Dolan has made of socially critic crime fiction her trademark, and she is not afraid to show the dark, twisted side of contemporary society. As a crime fiction reader, I can think of only another female British writer – Sarah Hilary – who does an effort to explore what is wrong in twenty-first century Western society. As a feminist, I have come to realise it is also Dolan and Hilary who make the greatest effort to portray how women are at a special risk in such contexts. After You Die is not an easy read because the author depicts disability from an intersectional point of view, showing that the lack of physical movement is just the tip of the iceberg. Holly, the disabled daughter of the victim, was just sixteen when she broke her back, and Dolan explores how it has affected her life: how everyone assumes sexuality and sexual needs are erased from disabled people, how their dreams are taken with a pinch of salt, how patronising people can be. And how it would affect a teenager girl and her mother.

Motherhood and pregnancy are also important themes, with Zigic’s own worries about heavily pregnant Anna haunting the investigation. Dolan explores what motherhood means for different people, including fostered children. But, she also explores the expectations that come from motherhood, that are ironically very similar to those of disable people: erasing of sexuality and sexual needs, total devotion to the care of a person, lack of physical freedom to go out and have a life outside the house, etc. Although I am aware that motherhood does not mean this to every woman, Western society has built ‘good’ motherhood around sacrifice. So, when Dawn is faced with taking care of Holly and motherhood and disability intersect, we are questioned about our own expectations about them, with Dawn’s right to reconstruct her life after her divorce and after Holly’s accident as she very well pleases. However, not everyone around her seemed to agree, and her personal and intimate life and choices are examined during the investigation, revealing people’s unfair expectations and prejudices about motherhood and female agency and identity.

After You Die is the best novel in the Zigic and Ferreira series until now. A true page-turner, I took my time enjoying the complicated investigation and thinking about the questions Dolan poses to the reader, but I ended up reading the book in a few sittings. Fast-paced, complex, and subversive, After You Die is the perfect example of Dolan’s trademark crime fiction: high quality, challenging, and very, very addictive.

> [PROBLEM]
Answer from the review of After You Die:
1. How old was Holly when she broke her back?
2. Which pregnant character is Zigic worried about during the investigation?
3. Which series does the novel belong to?

> [EXTRACTED MATERIAL]
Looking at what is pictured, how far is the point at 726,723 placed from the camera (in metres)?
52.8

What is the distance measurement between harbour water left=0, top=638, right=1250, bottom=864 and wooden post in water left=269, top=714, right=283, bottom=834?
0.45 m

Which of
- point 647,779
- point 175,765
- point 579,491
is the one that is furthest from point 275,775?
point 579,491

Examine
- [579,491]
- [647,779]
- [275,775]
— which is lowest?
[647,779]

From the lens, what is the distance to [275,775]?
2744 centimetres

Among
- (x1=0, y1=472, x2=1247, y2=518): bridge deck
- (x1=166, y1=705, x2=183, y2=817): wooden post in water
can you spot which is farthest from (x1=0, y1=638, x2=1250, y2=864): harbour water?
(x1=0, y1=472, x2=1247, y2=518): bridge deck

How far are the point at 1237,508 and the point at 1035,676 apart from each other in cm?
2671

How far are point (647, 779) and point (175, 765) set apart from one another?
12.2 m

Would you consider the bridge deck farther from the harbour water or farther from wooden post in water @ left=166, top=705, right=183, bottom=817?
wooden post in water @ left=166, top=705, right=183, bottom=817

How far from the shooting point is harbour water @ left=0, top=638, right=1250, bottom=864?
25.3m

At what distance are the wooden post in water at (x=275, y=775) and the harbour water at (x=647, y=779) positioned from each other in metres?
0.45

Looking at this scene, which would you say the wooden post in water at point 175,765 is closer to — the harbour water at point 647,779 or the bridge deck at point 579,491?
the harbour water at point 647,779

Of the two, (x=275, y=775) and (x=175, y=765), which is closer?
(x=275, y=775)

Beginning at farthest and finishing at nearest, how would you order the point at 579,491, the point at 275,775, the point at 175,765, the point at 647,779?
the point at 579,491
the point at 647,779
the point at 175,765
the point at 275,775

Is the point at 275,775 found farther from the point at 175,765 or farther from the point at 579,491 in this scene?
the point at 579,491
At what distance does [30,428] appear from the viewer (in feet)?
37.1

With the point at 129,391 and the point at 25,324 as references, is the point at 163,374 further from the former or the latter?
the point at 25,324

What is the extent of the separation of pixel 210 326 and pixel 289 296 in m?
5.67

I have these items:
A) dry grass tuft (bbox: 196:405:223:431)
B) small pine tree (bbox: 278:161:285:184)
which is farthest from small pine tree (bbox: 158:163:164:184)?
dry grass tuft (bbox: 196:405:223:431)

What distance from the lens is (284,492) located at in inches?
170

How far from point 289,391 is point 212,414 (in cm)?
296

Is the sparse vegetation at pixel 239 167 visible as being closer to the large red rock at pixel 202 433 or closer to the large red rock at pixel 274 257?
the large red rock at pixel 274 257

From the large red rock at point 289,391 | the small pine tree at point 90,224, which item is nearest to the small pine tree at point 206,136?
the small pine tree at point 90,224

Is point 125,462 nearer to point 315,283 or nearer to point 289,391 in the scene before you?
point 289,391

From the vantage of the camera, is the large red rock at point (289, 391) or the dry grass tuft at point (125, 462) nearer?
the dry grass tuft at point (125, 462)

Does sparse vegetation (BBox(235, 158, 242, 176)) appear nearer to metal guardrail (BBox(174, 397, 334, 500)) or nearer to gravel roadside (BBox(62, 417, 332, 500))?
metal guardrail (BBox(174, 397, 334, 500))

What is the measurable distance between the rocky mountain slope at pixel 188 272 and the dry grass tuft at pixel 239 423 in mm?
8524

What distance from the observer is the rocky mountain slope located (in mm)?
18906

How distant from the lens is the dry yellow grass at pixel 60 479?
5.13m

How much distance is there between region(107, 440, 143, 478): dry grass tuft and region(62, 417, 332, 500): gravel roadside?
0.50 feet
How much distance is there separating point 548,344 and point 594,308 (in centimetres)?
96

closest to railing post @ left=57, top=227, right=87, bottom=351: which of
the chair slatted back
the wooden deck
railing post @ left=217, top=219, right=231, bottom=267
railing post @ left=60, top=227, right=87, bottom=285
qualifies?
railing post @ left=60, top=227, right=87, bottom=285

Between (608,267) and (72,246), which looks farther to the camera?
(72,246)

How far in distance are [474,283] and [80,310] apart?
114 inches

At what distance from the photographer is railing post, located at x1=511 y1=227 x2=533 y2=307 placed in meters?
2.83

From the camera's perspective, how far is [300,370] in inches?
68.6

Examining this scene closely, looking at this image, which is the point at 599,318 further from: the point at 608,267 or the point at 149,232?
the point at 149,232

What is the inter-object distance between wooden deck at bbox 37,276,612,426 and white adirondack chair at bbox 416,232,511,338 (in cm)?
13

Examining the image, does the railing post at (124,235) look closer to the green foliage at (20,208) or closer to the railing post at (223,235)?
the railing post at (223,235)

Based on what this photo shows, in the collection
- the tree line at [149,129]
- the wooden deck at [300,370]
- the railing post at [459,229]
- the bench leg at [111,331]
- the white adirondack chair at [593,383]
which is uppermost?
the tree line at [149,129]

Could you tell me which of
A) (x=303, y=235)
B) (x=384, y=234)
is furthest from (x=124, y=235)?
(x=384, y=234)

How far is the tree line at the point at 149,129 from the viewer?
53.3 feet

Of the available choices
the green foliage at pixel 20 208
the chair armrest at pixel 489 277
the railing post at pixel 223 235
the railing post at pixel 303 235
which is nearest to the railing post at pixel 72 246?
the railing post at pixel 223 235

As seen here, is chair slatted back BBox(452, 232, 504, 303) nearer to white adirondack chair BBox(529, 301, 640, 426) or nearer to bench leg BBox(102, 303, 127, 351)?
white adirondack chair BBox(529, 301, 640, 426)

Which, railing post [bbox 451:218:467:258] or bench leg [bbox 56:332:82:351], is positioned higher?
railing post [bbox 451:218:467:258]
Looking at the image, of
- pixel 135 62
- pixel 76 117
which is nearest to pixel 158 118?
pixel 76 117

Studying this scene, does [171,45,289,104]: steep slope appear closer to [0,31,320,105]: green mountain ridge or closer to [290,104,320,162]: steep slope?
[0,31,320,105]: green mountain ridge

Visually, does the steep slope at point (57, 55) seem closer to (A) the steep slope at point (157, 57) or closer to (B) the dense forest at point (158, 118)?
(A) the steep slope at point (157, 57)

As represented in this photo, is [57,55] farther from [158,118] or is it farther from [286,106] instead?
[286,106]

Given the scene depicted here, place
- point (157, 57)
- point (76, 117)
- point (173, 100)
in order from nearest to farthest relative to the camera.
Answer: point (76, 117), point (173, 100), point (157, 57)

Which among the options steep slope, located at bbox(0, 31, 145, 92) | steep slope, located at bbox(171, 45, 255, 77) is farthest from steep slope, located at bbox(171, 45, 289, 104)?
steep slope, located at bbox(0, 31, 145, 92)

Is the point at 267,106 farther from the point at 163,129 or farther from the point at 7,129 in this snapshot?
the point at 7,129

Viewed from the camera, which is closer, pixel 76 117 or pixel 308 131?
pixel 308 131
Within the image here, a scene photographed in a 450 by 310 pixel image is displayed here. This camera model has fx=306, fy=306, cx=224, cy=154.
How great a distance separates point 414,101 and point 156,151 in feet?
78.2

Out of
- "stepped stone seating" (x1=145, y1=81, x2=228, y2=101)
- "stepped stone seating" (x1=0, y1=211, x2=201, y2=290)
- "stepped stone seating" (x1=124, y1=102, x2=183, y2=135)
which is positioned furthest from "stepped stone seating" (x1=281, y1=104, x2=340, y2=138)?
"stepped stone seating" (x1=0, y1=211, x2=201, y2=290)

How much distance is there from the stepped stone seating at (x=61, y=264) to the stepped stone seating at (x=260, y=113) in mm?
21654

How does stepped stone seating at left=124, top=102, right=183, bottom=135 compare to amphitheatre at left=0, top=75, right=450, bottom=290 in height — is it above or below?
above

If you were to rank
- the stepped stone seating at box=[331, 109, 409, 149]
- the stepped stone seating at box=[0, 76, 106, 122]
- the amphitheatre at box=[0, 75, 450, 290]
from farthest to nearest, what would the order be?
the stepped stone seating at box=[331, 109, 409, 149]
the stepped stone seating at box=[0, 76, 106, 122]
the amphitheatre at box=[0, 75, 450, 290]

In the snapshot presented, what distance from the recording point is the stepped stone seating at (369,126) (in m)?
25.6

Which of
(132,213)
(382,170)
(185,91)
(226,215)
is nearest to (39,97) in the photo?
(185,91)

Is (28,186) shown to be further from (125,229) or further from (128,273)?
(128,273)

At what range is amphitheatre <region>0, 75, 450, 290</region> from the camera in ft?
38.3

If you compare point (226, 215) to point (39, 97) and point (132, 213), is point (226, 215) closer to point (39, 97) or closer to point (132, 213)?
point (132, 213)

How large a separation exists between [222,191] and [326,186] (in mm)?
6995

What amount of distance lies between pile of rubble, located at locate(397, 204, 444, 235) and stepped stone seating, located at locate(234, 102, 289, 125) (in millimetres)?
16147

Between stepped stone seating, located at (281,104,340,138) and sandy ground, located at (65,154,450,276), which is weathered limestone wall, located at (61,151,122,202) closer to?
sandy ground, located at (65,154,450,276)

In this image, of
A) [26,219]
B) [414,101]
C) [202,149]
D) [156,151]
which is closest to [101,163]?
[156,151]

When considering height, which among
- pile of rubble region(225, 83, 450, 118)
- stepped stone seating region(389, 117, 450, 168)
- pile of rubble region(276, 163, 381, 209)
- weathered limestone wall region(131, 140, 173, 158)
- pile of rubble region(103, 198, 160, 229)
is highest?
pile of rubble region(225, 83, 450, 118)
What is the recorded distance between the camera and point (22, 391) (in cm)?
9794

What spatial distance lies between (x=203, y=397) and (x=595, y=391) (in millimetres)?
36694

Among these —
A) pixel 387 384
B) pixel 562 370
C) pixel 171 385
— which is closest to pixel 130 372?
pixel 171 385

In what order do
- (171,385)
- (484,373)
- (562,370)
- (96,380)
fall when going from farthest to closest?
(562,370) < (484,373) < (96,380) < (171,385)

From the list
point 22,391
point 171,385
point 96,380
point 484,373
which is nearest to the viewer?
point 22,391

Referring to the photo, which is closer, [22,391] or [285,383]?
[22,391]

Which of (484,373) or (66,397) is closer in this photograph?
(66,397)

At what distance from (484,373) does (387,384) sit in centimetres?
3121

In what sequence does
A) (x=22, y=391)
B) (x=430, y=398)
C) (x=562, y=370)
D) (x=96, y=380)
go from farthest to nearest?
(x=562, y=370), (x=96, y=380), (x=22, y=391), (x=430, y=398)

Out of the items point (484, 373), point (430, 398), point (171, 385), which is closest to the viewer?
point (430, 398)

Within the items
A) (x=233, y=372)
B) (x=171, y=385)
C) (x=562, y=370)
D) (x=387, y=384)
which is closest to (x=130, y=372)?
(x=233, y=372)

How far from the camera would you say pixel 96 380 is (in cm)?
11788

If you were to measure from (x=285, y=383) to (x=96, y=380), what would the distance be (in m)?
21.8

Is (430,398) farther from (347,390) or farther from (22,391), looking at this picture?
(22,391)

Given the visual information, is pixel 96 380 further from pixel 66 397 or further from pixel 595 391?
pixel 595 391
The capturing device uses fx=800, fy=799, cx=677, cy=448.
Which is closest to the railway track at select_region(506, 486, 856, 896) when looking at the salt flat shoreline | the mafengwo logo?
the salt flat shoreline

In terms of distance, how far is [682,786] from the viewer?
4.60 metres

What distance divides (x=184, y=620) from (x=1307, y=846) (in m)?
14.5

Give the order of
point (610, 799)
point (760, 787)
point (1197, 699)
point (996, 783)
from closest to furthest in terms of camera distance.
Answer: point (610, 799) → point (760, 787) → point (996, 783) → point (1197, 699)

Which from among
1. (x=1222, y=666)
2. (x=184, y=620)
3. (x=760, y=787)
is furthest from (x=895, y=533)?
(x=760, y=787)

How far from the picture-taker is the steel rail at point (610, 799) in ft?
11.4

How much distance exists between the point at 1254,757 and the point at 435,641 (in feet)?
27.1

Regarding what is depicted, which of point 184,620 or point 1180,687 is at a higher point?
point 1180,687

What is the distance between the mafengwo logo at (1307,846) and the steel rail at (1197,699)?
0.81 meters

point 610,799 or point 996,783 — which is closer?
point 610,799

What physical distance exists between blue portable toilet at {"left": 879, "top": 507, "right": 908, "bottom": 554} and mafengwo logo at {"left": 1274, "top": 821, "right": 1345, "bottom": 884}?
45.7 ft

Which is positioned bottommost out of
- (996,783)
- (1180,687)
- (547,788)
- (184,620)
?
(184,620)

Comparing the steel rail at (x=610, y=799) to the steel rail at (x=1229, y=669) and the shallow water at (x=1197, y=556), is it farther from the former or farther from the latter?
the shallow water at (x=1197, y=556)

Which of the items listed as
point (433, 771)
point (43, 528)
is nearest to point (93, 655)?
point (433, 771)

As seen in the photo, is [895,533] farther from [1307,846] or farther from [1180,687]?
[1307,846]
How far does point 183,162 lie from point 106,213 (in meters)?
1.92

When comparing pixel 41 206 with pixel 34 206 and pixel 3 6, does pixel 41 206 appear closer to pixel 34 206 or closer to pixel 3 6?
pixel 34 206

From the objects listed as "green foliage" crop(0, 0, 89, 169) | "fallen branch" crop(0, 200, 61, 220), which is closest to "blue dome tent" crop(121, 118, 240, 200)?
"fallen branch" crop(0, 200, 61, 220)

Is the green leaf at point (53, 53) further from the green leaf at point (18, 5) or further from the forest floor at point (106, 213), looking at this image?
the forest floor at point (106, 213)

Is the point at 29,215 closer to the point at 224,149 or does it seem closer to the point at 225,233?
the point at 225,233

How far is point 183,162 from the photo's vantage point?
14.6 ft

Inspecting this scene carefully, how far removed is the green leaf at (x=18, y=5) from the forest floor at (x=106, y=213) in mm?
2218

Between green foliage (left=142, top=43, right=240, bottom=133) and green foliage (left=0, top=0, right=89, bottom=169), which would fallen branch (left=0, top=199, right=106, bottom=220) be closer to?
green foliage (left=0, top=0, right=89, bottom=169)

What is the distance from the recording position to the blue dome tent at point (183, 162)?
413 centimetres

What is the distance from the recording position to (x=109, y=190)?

> [EXERCISE RESPONSE]
1. Sixteen
2. Anna
3. The Zigic and Ferreira series